6 «Сон в летнюю ночь» — один из самых загадочных циклов четвертой книги стихов Бориса Пастернака «Темы и вариации». Заглавие книги — название музыкальной формы или жанра, и вариации на темы Гете и Пушкина в ней эксплицитно заявлены. Шекспир, тексты которого многократно обыгрываются в книге и которому посвящено отдельное стихотворение, также играет, безусловно, важную роль.
7 Как показал в своей работе А. А. Долинин,5 за словами о Шекспире (как, впрочем, и о Пушкине и Гете) и обыгрыванием шекспировских мотивов и сюжетов всегда так или иначе стоят одновременно и мотивы творчества как такового, а также сюжеты, связанные с обстоятельствами современной для Пастернака действительности: так, в стихотворении «Шекспир» рядом с автором и его героями угадывается портрет Маяковского (о чем писала ранее и Е. В. Пастернак6).
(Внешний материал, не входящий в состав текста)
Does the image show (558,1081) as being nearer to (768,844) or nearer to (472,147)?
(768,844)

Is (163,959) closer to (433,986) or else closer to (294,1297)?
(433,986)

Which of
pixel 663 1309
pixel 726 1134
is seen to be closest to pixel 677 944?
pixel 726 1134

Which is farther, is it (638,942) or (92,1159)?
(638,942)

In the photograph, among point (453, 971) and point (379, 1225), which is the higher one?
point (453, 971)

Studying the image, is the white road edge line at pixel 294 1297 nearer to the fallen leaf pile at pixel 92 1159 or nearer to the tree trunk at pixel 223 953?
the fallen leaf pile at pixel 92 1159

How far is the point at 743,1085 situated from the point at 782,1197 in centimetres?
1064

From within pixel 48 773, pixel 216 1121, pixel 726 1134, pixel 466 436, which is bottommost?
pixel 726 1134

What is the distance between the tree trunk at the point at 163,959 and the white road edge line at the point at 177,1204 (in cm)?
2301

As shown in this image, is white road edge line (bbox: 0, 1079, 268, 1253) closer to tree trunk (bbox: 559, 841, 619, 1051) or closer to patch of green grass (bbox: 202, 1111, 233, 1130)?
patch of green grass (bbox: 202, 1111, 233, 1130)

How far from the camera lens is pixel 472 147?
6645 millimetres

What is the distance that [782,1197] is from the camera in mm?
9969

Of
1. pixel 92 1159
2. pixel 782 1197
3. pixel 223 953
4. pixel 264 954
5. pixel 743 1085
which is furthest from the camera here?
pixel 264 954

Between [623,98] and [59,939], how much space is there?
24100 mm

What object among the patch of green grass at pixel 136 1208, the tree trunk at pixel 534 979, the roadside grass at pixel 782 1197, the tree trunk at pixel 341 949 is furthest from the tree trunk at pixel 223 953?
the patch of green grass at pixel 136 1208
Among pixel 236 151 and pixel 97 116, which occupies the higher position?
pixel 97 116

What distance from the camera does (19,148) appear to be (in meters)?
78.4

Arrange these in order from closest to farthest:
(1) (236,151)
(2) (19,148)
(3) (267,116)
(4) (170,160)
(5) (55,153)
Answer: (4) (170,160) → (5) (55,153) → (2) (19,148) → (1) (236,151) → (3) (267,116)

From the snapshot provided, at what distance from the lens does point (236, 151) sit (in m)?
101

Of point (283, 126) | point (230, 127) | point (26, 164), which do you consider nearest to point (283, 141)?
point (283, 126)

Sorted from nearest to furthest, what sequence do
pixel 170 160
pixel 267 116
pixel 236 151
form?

5. Долинин А. Где спрятан Маяковский? С. 374-396.

6. Пастернак Е. «Ты — царь, живи один...». К истории отношений Пастернака и Маяковского // Пастернаковские чтения. Исследования и материалы. М., 2015. Вып. 3 / Отв. ред. А. С. Акимова. С. 173-176.
8 Цикл «Сон в летнюю ночь» представляет собой пять стихотворений, все они, кроме второго, отчетливо связаны с картинами окружавшей Пастернака московской жизни. Цикл разворачивается в городском пространстве конца весны — начала лета; если время года легко определяется — то год, возможно намеренно, не определим — можно допустить, что даты под стихотворениями как раз и указывают не столько на время написания, сколько на разные московские лета — в первом 1918 года, а в последнем 1922-го.
9 Во всех пяти стихотворениях демонстрируется высокая степень метрического разнообразия — использованы все пять классических метров — сперва двусложники: шестистопный хорей (исключительно с женскими клаузулами) и четырехстопный ямб с тремя разными типами окончаний строф (ММЖЖ, МЖМЖ (2-4 строфы) и МДЖМ); затем трехсложники уже без вариаций в окончаниях строф: четырехстопный амфибрахий (со стандартной рифмовкой ЖМЖМ), трехстопный анапест и четырехстопный дактиль (ЖДЖД).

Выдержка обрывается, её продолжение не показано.